Необычайные способности Венедикта Ерофеева, его познания в литературе и философии выделяли его среди студентов. В Орехово-Зуевском, Владимирском и Коломенском педагогических институтах они подняли его в их глазах чуть ли не на один уровень с преподавателями. Влияние, которым он пользовался в молодёжной среде, всё-таки объяснялось не только его эрудицией и умением войти в положение другого человека, а его сознательной духовностью. За неё он был готов отдать всё на свете. Благодаря именно ей он знал, что вечно и что преходяще. Оттого-то к нему тянулись люди. Не потому ли он слыл среди них мудрым человеком? Его эрудиция была тут ни при чём.
Однажды Александр Моисеевич Пятигорский, к рассуждениям которого я уже обращался и ещё обращусь в этой книге, огорошил меня заявлением по поводу моего коллеги с репутацией очень эрудированного востоковеда. Он спросил: «Не кажется ли вам, что такой-то идиот?» Это было так неожиданно, что я, ошарашенный, ответил вопросом на вопрос: «В каком смысле?» Ответ Пятигорского был суров и краток: «Во всех!»
Скажу честно: я был тогда обескуражен. Александр Моисеевич был несправедлив и пристрастен к моему знакомому. В нём меня самого смущало презрительное отношение к поэзии Иосифа Бродского — такое же, как и у генерала Бобкова. Но это ещё не было поводом объявлять его идиотом во всех смыслах. С его литературным вкусом я давным-давно свыкся. И только недавно я, кажется, понял, что Александр Моисеевич имел в виду. Человек, знающий «мёртвые» языки и говорящий на нескольких «живых», голова которого набита разнообразной информацией, беззащитен перед искушением гордыней. Чрезмерная учёность мешает ему всмотреться в самого себя и осознать, в чём мудрость прочитанных им текстов.

■ ■ ■ ■

**Пункт задания 1**
Перепечатайте часть текста о Венедикте Ерофееве, начиная со слов «Необычайные способности Венедикта» и заканчивая словами «ни при чём.».
**Пункт задания 2**
Ответьте по тексту о Венедикте Ерофееве:
(а) В каких педагогических институтах способности Ерофеева подняли его в глазах студентов почти до уровня преподавателей?
(б) Что ответил Пятигорский на вопрос «В каком смысле?»
(в) Перед каким искушением, согласно тексту, беззащитен человек, который знает «мёртвые» языки и говорит на нескольких «живых»?
**Пункт задания 3**
Продолжите текст о Венедикте Ерофееве после его последнего предложения.
Дальше идёт отдельный материал, который не относится к тексту о Венедикте Ерофееве.

**Предоставленный материал**
■ ■ ■ ■

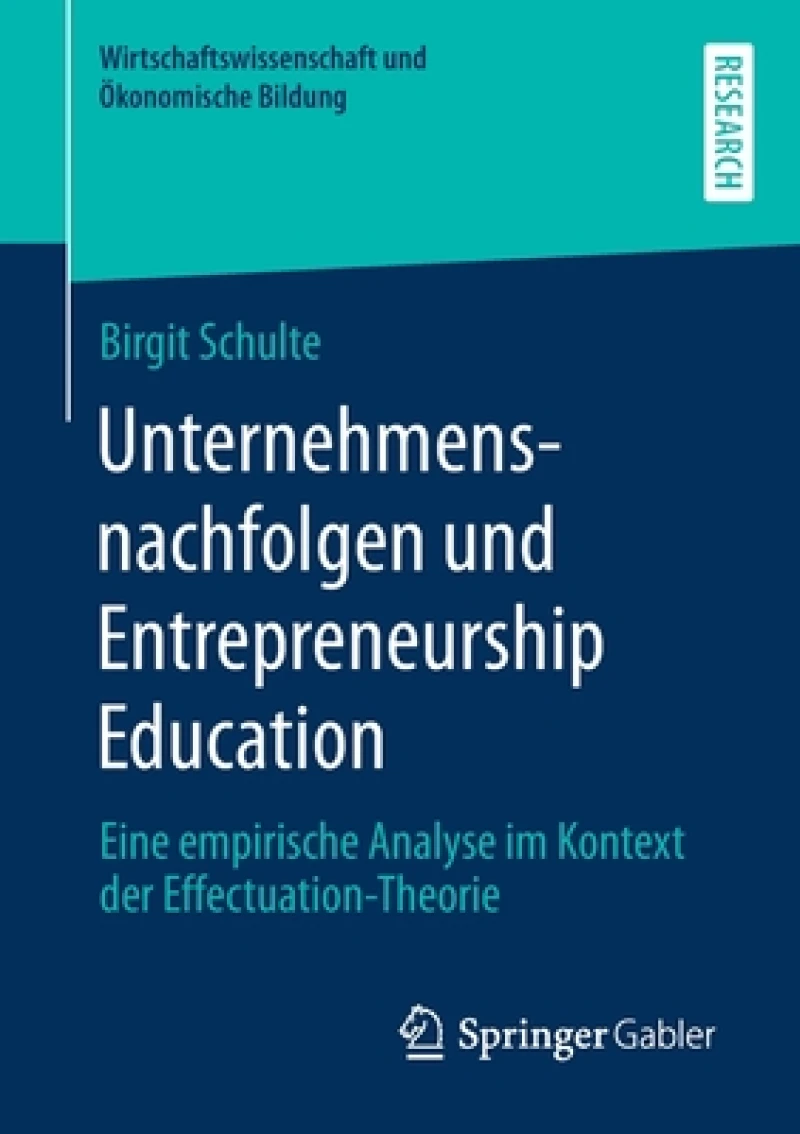 Unternehmensnachfolgen und Entrepreneurship Education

■ ■ ■ ■

**Ответ к заданию 1**
Необычайные способности Венедикта Ерофеева, его познания в литературе и философии выделяли его среди студентов. В Орехово-Зуевском, Владимирском и Коломенском педагогических институтах они подняли его в их глазах чуть ли не на один уровень с преподавателями. Влияние, которым он пользовался в молодёжной среде, всё-таки объяснялось не только его эрудицией и умением войти в положение другого человека, а его сознательной духовностью. За неё он был готов отдать всё на свете. Благодаря именно ей он знал, что вечно и что преходяще. Оттого-то к нему тянулись люди. Не потому ли он слыл среди них мудрым человеком? Его эрудиция была тут ни при чём.

**Ответ к заданию 2**
(а) В Орехово-Зуевском, Владимирском и Коломенском.
(б) «Во всех!»
(в) Перед искушением гордыней.

**Ответ к заданию 3**
Невероятные амбиции моего коллеги лишили его возможности увидеть за обыденностью жизни что-то совершенно иное, что в своей суете не замечает большинство людей. Это тот случай, когда человек не клинический идиот, а идиот по своему выбору. Потому-то у него ещё остаются шансы вернуться к себе самому, к тому наивному и любознательному школяру, каким он был в пору своего студенчества. Тогда-то он снова обретёт утраченную мудрость.
Это относится к идиотизму моего коллеги, но есть идиоты законченные, их ничем не прошибёшь. Они живут не разумом, а исключительно инстинктами, изначально убеждённые в том, что жизнь любого человека (в том числе их собственная) — выгребная яма и незачем в ней копаться. Об отношении таких людей к жизни есть у Венедикта Ерофеева запись в блокноте: «Один мой знакомый говорил: жизнь человеческая, что детская рубашонка: коротенькая и вся в говне»35.
Карлос Кастанеда[226], американский писатель и мистик, был пессимистичен до крайности, но предполагал, что у человека всё-таки есть возможность жить не по-идиотски, а разумно: «Нам требуются всё наше время и вся наша энергия, чтобы победить идиотизм в себе. Это и есть то, что имеет значение. Остальное не имеет никакой важности».
Приведу на эту же тему запись Венедикта Ерофеева 1965 года: «Тётушка из “Давида Копперфилда” (роман Чарлза Диккенса[227]. — А. С.) и её основной принцип: “Ненавижу дураков”»36. Сам Венедикт Ерофеев к дуракам и посредственностям был лоялен. В пору его широкой известности они облепляли его, как пчёлы цветущее гречишное поле, с непрерывно говорящими ртами и с непременными «подарками» — бутылками портвейна и коньяка. Но он задолго до встречи с ними перетерпел столько наглых и циничных говорунов, едва владеющих родной речью, что эти милые на вид и большей частью благовоспитанные словоблуды его только забавляли. А вот от совсем настырных и надоедливых он отплёвывался уничижительными остротами. Вроде такой: «В разврате каменейте смело»37.